Selin Sayek Böke, "Tablo çok nettir. Merkez bankasına her fevri çıkış kamu kurumlarına güveni zedelemektedir ve bu ortaya çıkan zedelenme sonucunda yaşanan siyasi risk faiz ve döviz yoluyla fiyatlanmaktadır ve en önemlisi vatandaşımızın cebindeki gelirini eritmektedir. Tekrar edelim. Şuanda yükselen faizin ve doların tek müsebbibi vardır o da yükselen siyasi tansiyondur. Bu müthiş zorlu ortamda merkez bankası başkanı Sayın Erdem Başçı zor bir işi yürütmeye çalışmaktadır. Kendisi göreve gelirken teknik zorlukları kabul ederek ve öngörerek bu görevi almıştı. Ama şuanda yaşadığı zorluklar bu teknik zorlukların çok ötesinde bir siyasi zorluk barındırıyor" dedi.

"GERÇEK SORUNLARIN GÜNDEME TAŞINMASI ŞARTTIR"

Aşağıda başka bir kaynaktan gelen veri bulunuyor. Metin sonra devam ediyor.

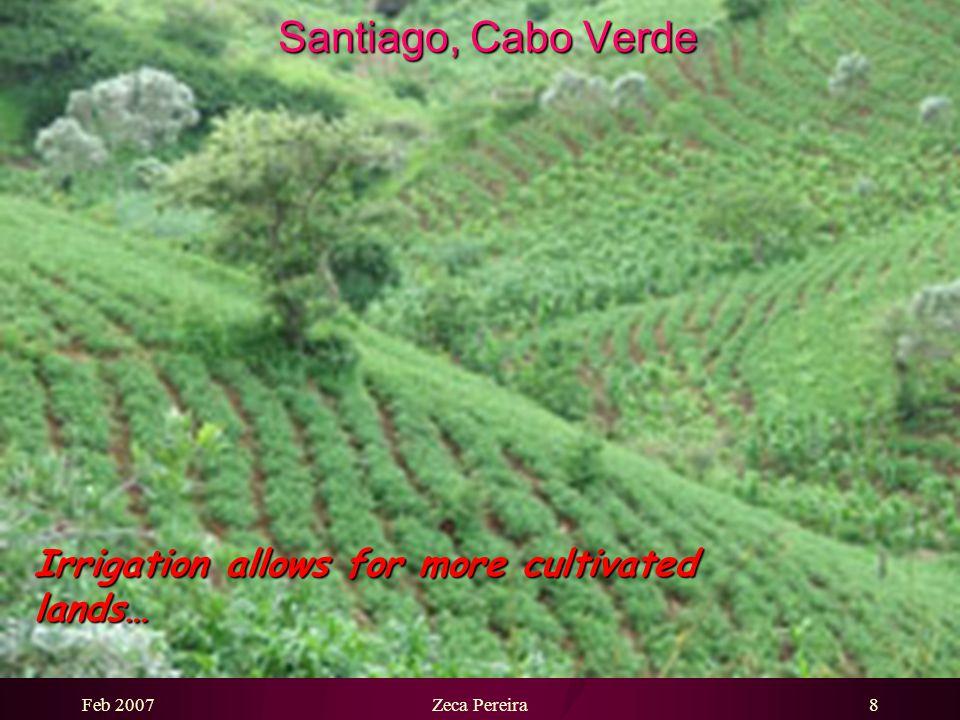 Feb 2007Zeca Pereira7 Santiago, Cabo Verde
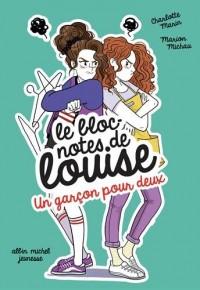 Le bloc-notes de Louise, Tome 5 : Un garçon pour deux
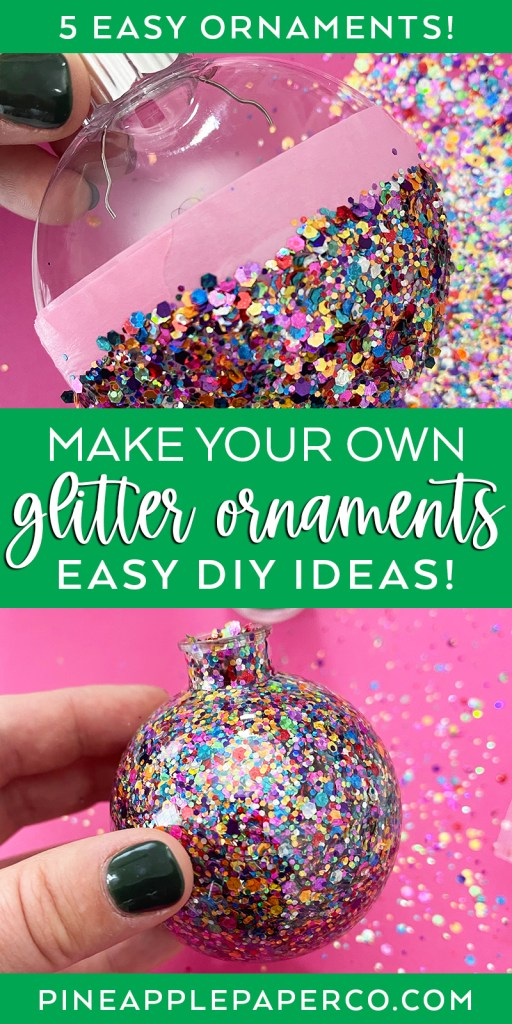 5 Easy DIY Glitter Ornament Ideas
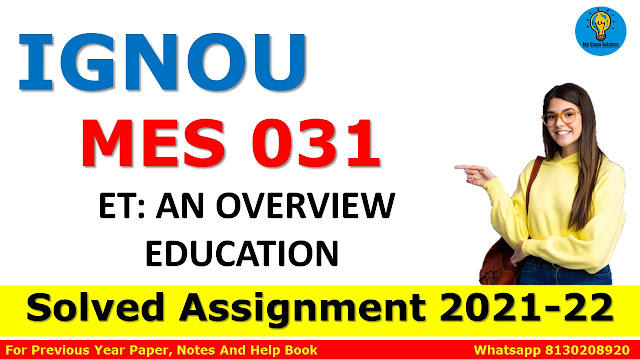 MES 031 ET: AN OVERVIEW EDUCATION Solved Assignment 2021-22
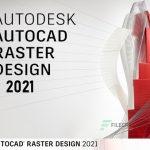 Download AutoCAD Raster Design 2021 – Hướng dẫn cài đặt chi tiết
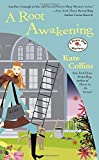 A Root Awakening: A Flower Shop Mystery by  Kate Collins in stock, buy online here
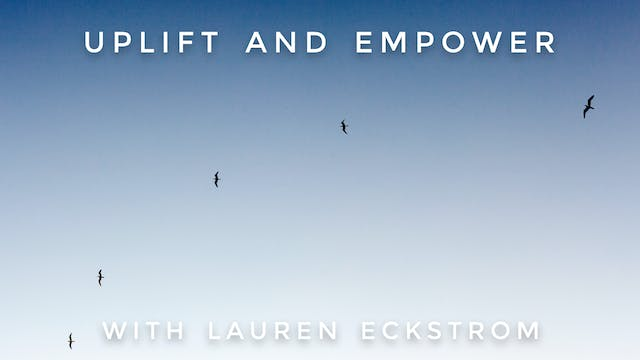 Uplift And Empower: Lauren Eckstrom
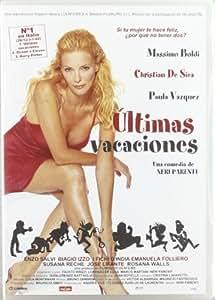 Ultimas Vacaciones [DVD]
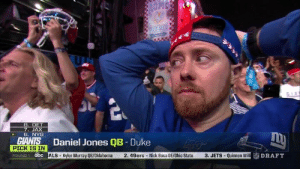 Giants fans can't believe it...: 7. JAX  6. NYG  Daniel Jones QB-Duke  PICK IS IN  OUND1 abc ALS-Kyler Murray QB/Oklahoma  2. 49ers- Nick Bosa DE/Ohio State 3. JETS - Quinnen Will Giants fans can't believe it...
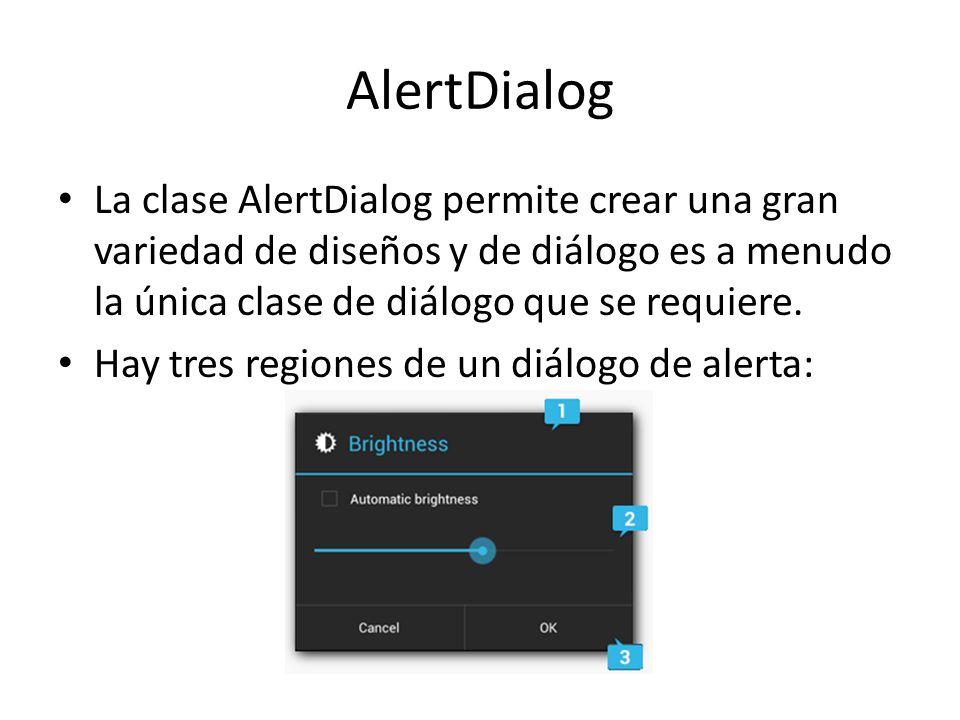 AlertDialog La clase AlertDialog permite crear una gran variedad de diseños y de diálogo es a menudo la única clase de diálogo que se requiere. Hay tr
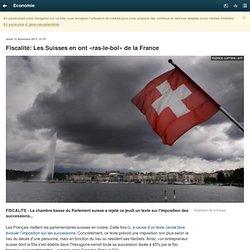 Fiscalité: Les Suisses en ont «ras-le-bol» de la France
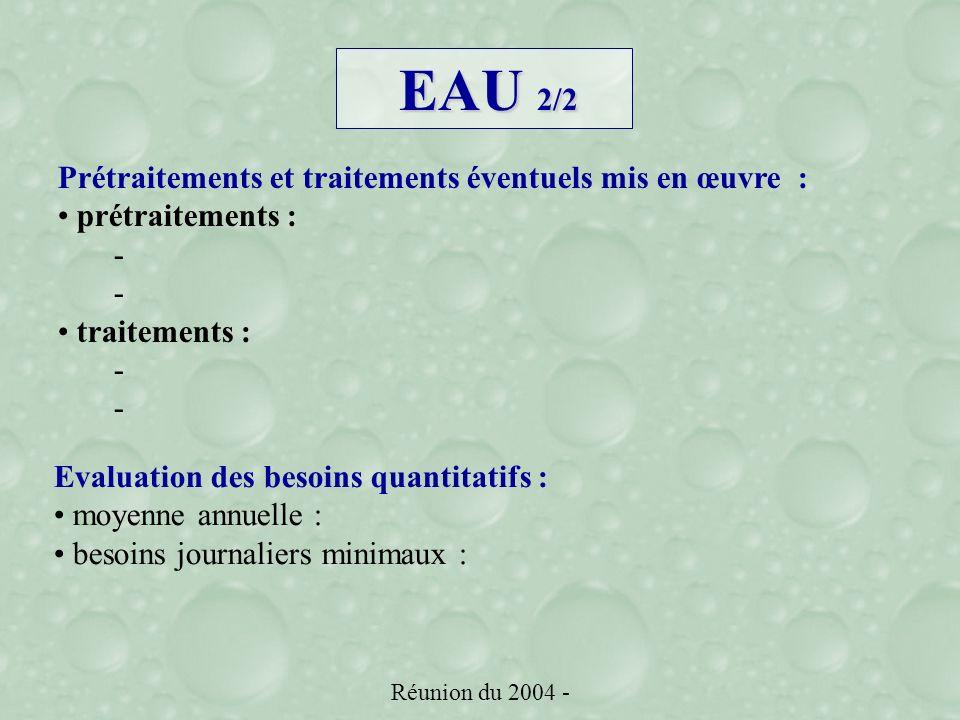 Réunion du 2004 - EAU 2/2 Prétraitements et traitements éventuels mis en œuvre : prétraitements : - traitements : - Evaluation des besoins quantitatifs : moyenne annuelle : besoins journaliers minimaux :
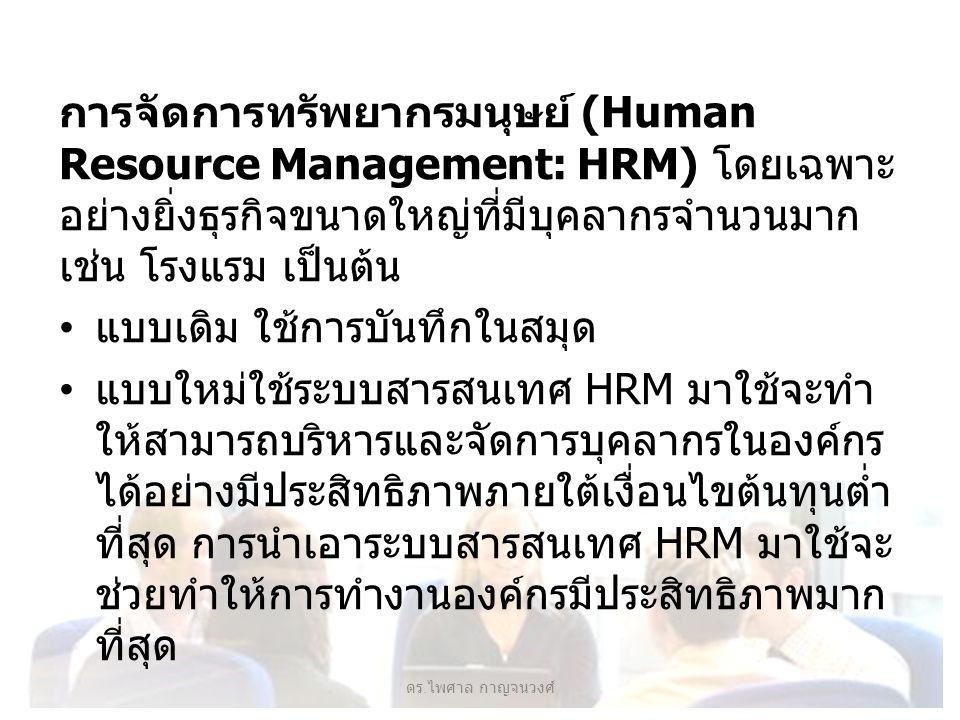 การจัดการทรัพยากรมนุษย์ (Human Resource Management: HRM) โดยเฉพาะ อย่างยิ่งธุรกิจขนาดใหญ่ที่มีบุคลากรจำนวนมาก เช่น โรงแรม เป็นต้น แบบเดิม ใช้การบันทึกในสมุด แบบใหม่ใช้ระบบสารสนเทศ HRM มาใช้จะทำ ให้สามารถบริหารและจัดการบุคลากรในองค์กร ได้อย่างมีประสิทธิภาพภายใต้เงื่อนไขต้นทุนต่ำ ที่สุด การนำเอาระบบสารสนเทศ HRM มาใช้จะ ช่วยทำให้การทำงานองค์กรมีประสิทธิภาพมาก ที่สุด ดร.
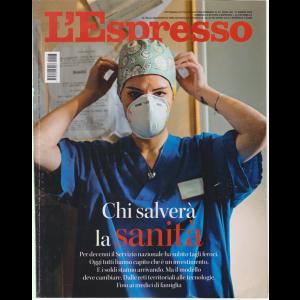 L'espresso - Chi Salvera' la sanità - n. 23 - settimanale - 31 maggio 2020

Selin Sayek Böke, "Sayın Merkez Bankası Başkanına hakarete varan suçlamaların yersiz olduğunu ve Merkez Bankasının bağımsızlığının güvencesinin ve teminatının biz olduğumuzu da hatırlatmak istiyoruz. Bu neden oluyor diye bakarsak bir telaş olduğu göze çarpıyor. Türkiye’de 2007’den beri reform uygulanmamakta, bunun sonucunda Türkiye’de ortalama büyüme yüzde 3 – 3,5’a takılmış durumda. Türkiye’nin hak ettiği ve dinamik nüfusunun yapabileceği üretime engel olan bu yönetim yaklaşımı artık kendini kurtarmak için bu tip çıkışlar dışında bir yol ortaya koyamamaktadır. Bir suçlu aranacaksa bu siyasi hırçınlığın ortaya konmasına sebep olan ve hırçınlığın devam etmesi içinde her fırsatı değerlendiren kurumsal yapıya bakmak gerekmektedir. Son olarak Merkez Bankası Türkiye’de ekonomi yönetiminde iş yapabilen tek kurum olarak kalmıştı. Şuandaki operasyon ve mücadele bu kurumunda gücünü zedelemek ve ortadan kaldırmak için bir açık gayrettir. Ekonominin büyümesi için kurumlara güvenin tekrar inşa edilmesi ve gerçek sorunların gündeme taşınması şarttır. Bunun da var olan siyasi iradeyle yapılabileceği maalesef artık hiç beklenebilecek bir durum değildir. İşte bunun için 8 Haziran sabahı gerçekten reform iradesi olan, Türkiye’nin gerçek ekonomik sorunlarına çözüm üretebilecek bir iktidara geçmemiz gerekmektedir. Bunun da tek yolu CHP’nin iktidara gelmesidir" dedi.